While the interviews share anecdotes of the Rebbe's life based on the memories of those that experienced them, or stories that they related to their children, the newest DVD backs up people's accounts with documentary evidence.

The Documents

The cover of “The Early Years III,” a new DVD released by Jewish Educational Media
The cover of “The Early Years III,” a new DVD released by Jewish Educational Media
On July 24th, 1937, the Rebbe graduated from the mechanical and electrical engineering course the Ecole Speciale des Travaux Publics in Paris. In November of that year, he enrolled in the Sorbonne, which registration documents from the years 1937 and 1938 show.

From various notebooks of dissertations, letters and anecdotes, it is clear that the Rebbe dedicated a great portion of his day engrossed in Torah study.

"[My father] studied at the Sorbonne and he met [the Rebbe]," said Moshe Zev Reitzer, whose father was studying to become a pharmacist. "My father was in awe of him. The Rebbe would come straight to the lectures; and he didn't speak with anyone. He would come in, and as soon as the lecture ended, he would leave. He was extremely [cautious], my father told me, to guard his eyes not to see anything impermissible. He spoke to almost no one, and if he did say something, it was very brief."

An 11 page document crammed with text that Rebbe penned in 1939 at the request of his father-in-law contains an in-depth analysis of the menorah, the candelabra that stood in the Holy Temple in Jerusalem. In the work, the Rebbe dissects a complicated and difficult difference of opinion among sages regarding which direction the menorah faced in the Temple. The dispute has implications for how the candles on the menorah were aligned.
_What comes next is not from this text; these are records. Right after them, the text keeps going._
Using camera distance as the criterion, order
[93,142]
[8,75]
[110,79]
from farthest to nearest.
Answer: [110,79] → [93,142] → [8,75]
Following its discovery, the text was deciphered by three scholars who worked full-time for four months, according to Rabbi Chaim Shaul Brook, who is part of the editorial team that worked on publishing the notebooks. The team wrote a commentary on the text, including extensive footnotes. During 1997, the document was published weekly by Kehot Publication Society in 21 installments and later in a 150-page book.

While most do not know for certain where the Rebbe received texts upon which he could base his work, Lax provided a potential answer.

"I once met him, I had to translate something from Greek to French," related Lax, who said that he had to go to the Sainte-Geneviève library in the vicinity of the Sorbonne to work on his translation. The library owns handwritten editions of the Jerusalem Talmud, original manuscripts by Maimonides and other Jewish texts.

"The Rebbe was sitting not far from me," said Lax. "He spent a lot time there on the research."

Officials at JEM were quick to portray the DVD as a glimpse into the Rebbe's life, instead of a full-blown documentary. They said that video leaves open many avenues for further exploration.

While the DVD provides valuable information about the Rebbe's early years as a result of such previously concealed information, it leaves much more still to be discovered, said Yechiel Cagen, who directed the production.

"At a screening," said Cagen, by way of example, "there was an individual who has valuable information about the Rebbe's life [and] who, as of yet, is not comfortable to share his personal stories on video."